> **Text for analysis**

Heated chemotherapy prolongs survival in abdominal cancer

Karla Gale

Last Updated: 2005-03-07 11:05:24 -0400 (Reuters Health)

NEW YORK (Reuters Health) - Intraperitoneal injection of hyperthermic chemotherapy (IPHC) following cytoreductive surgery lengthens overall survival in patients with peritoneal dissemination of GI neoplasms, according to studies reported at the Society of Oncology Surgeons national meeting in Atlanta.

In one of the presentations, co-investigator Dr. Perry Shen and his colleagues at Wake Forest University in Winston-Salem, North Carolina, reported the results of six patients with peritoneal carcinomatosis secondary to small bowel adenocarcinoma who underwent IPHC after cytoreductive surgery.

"We first do surgery to reduce the bulk of the tumor, ideally to less than 5 mm deposits or just microscopic deposits," Dr. Shen said in an interview with Reuters Health.

Patients are cooled to a core temperature of 34 to 35 degrees C. Then mitomycin C heated to 39 degrees Centigrade is perfused through inflow and outflow catheters placed percutaneously into the abdominal cavity, at a flow rate of approximately 800 mL/min for approximately 2 hours.

Heating the drug serves two purposes, Dr. Shen explained: "It potentiates the effect of chemotherapy and decreases tumor resistance to chemotherapy." Intraperitoneal perfusion also increases the concentration of the drug delivered to the tumor compared with conventional systemic chemotherapy, he added.

Median survival after IPHC was 45.1 months, the investigators report. In comparison, median survival is 3.1 months when patients are treated conventionally.

> **Given information**
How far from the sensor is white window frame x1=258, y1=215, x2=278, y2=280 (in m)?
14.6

* * *

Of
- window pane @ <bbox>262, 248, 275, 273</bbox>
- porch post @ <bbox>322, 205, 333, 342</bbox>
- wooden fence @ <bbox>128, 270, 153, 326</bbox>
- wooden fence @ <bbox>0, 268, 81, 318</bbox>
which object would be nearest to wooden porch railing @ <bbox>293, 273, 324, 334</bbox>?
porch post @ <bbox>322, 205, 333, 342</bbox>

> **Work order 1**
Translate this sentence from the news report on heated chemotherapy into Spanish: "Median survival after IPHC was 45.1 months, the investigators report."
> **Work order 2**
Go on with the news report on heated chemotherapy, starting after its last sentence.

> **Task answer 1**
La mediana de supervivencia tras la IPHC fue de 45,1 meses, según informan los investigadores.

> **Task answer 2**
In a second presentation, Dr. Shen, working with another team at the same institution, described 110 cases of peritoneal dissemination of appendiceal neoplasms treated with cytoreductive surgery and IPHC between 1993 and 2004.

The 1-year survival rate was 83.8%, and the 5-year survival rate was 56.8%.

A third presentation illustrated the benefit of cytoreductive surgery and IPHC in treating peritoneal carcinomatosis arising from multiple sites, including the appendix, colon/rectum, mesothelium, ovary and stomach.

Assessments performed for 86 patients every 3 months for up to 1 year showed significant improvements in overall quality of life, with physical functioning improved at 6 months.

With these data, Dr. Shen hopes that clinicians will be more likely to refer patients for cytoreductive surgery and IPHC when they first present with peritoneal spread of primary cancers.

"For those people who have a good performance status and have disease localized to abdomen, if you can surgically debulk that tumor down to minimal size, this procedure would be the treatment of choice," he said.